• **DATA TO USE**
┏━━

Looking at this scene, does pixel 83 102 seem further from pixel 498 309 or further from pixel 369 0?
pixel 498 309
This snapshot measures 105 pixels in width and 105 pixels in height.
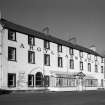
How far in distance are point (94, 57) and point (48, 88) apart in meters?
19.1

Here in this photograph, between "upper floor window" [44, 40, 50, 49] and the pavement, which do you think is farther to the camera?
"upper floor window" [44, 40, 50, 49]

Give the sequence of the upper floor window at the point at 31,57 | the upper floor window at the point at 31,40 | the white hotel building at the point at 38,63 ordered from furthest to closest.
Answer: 1. the upper floor window at the point at 31,40
2. the upper floor window at the point at 31,57
3. the white hotel building at the point at 38,63

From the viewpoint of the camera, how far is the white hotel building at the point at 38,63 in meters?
28.4

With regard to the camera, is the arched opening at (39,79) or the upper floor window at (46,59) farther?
the upper floor window at (46,59)

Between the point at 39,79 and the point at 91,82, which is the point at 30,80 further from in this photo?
the point at 91,82

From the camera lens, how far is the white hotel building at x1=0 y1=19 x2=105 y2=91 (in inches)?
1119

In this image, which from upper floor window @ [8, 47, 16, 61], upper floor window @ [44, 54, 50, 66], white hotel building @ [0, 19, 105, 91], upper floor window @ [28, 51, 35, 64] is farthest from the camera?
upper floor window @ [44, 54, 50, 66]

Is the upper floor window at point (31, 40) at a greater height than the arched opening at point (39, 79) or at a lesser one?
greater

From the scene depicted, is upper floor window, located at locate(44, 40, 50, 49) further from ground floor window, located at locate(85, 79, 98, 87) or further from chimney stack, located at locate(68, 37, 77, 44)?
ground floor window, located at locate(85, 79, 98, 87)

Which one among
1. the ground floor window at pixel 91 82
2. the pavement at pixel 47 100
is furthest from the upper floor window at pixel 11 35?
the ground floor window at pixel 91 82

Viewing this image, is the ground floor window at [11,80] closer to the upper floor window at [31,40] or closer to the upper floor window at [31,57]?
the upper floor window at [31,57]

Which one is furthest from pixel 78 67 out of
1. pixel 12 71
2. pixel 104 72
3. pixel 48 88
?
pixel 12 71

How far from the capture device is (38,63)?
33.4 m

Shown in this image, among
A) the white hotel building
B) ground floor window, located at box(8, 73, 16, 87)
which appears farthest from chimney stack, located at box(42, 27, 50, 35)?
ground floor window, located at box(8, 73, 16, 87)
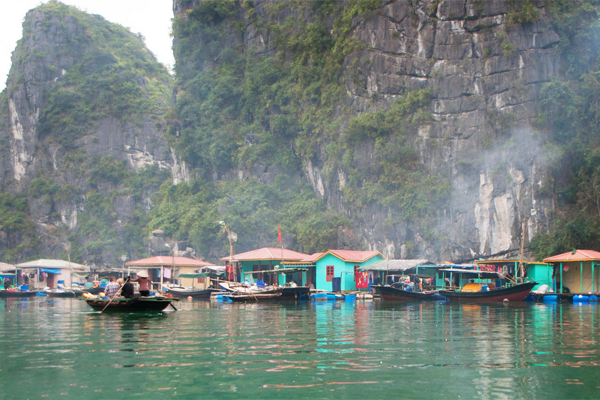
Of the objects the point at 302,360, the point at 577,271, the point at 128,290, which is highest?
the point at 128,290

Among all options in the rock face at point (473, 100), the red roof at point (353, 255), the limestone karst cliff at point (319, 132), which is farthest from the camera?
the limestone karst cliff at point (319, 132)

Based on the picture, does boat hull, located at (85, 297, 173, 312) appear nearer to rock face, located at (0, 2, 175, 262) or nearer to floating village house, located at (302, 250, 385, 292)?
floating village house, located at (302, 250, 385, 292)

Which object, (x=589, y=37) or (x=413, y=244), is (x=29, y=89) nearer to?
(x=413, y=244)

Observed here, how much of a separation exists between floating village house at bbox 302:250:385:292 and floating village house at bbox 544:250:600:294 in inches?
460

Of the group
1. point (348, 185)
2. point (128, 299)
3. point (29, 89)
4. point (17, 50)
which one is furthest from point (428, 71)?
point (17, 50)

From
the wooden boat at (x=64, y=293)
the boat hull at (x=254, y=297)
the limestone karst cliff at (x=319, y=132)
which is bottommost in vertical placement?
the wooden boat at (x=64, y=293)

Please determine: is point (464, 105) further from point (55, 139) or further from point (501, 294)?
point (55, 139)

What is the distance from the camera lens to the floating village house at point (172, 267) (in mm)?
45094

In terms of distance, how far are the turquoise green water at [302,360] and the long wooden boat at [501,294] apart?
1247 centimetres

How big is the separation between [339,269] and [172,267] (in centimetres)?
1544

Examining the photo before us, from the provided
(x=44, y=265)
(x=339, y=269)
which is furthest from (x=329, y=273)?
(x=44, y=265)

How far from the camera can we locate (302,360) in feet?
31.7

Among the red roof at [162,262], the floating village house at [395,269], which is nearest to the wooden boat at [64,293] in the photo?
the red roof at [162,262]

┗━━

Copy out the records verbatim, starting at the line that contains "Among the red" and continuing through the end of the records, with both ends included.

• **WRITTEN SOLUTION**
Among the red roof at [162,262], the floating village house at [395,269], which is nearest to the wooden boat at [64,293] in the photo?
the red roof at [162,262]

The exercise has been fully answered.